ATLANTA – The Absalom Jones Episcopal Center for Racial Healing is seeking a new director as part of a planned transition.
The new executive will succeed the Center’s founding Executive Director Dr. Catherine Meeks who will retire at the end of 2023.
The Center posted its job description on The Episcopal News Service on July 11. Read the announcement.
Meeks, who has led the Center since its inception in 2017, will become executive director emeritus. While stepping away from daily management, Meeks will continue to advise the Center.
She will also continue her work as a retreat leader and conference keynoter. In October, Meeks and Poet/Philosopher, David Whyte are set to co-lead “Drinking from Poetry’s Well: The Search for Freedom, Hope, and Healing” the 2023 Lansing Lee Conference at Kanuga Conference Center in North Carolina.
Prior to leading the Center Meeks was chair of Beloved Community, the Episcopal Diocese of Atlanta’s racial reconciliation training program. Atlanta Episcopal Bishop The Right Rev. Rob Wright appointed Meeks to lead the Center.
Wright and Episcopal Church Presiding Bishop Michael B. Curry established the Center as a churchwide resource to train church leaders in ways to address healing the racial and ethnic divides in the Episcopal Church.
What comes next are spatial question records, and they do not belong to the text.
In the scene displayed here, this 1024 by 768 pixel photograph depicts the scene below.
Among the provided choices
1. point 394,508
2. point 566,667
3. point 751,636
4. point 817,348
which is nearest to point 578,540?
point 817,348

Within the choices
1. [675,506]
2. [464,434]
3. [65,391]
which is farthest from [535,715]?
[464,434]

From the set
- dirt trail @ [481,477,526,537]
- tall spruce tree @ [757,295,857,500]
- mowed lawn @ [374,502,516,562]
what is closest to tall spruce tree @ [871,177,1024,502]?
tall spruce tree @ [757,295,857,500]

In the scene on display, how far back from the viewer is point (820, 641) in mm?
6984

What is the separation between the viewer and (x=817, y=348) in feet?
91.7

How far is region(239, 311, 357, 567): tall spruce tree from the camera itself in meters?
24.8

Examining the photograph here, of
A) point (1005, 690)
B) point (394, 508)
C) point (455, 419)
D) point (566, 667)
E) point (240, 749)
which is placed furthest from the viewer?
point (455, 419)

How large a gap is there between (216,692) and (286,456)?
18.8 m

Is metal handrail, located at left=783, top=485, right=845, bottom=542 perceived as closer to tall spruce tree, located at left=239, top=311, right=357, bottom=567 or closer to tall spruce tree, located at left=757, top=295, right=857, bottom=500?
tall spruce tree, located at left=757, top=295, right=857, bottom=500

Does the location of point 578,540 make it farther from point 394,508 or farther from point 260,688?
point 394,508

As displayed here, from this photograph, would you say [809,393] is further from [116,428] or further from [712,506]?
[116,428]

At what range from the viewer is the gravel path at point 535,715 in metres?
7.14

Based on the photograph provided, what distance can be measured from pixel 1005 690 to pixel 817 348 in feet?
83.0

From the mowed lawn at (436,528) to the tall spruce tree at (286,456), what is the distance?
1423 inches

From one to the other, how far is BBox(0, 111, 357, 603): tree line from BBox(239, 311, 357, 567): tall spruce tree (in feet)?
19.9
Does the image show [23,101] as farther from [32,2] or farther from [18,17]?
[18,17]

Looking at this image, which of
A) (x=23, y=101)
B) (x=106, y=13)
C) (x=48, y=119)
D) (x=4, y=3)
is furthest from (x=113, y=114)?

Since then, the Center has become more sought after than anticipated within the Church and by other Christian denominations and faith traditions.
The Center’s work under Meeks’ leadership has expanded its antiracism training from that affecting African Americans to Asians, Latinix, and Indigenous people. The work now also includes scholarship, advocacy, and a growing catalog of online offerings.
Meeks has augmented the Center’s core mandate by her writing, speaking engagements and a blog, a podcast, webinars, a book study club, and supporting scholars through the Center’s Bishop Barbara C. Harris Justice Project.
The Center maintains a virtual library containing hundreds of resources. It has also invested in scholarly work including the creation of an antiracism curriculum for youth.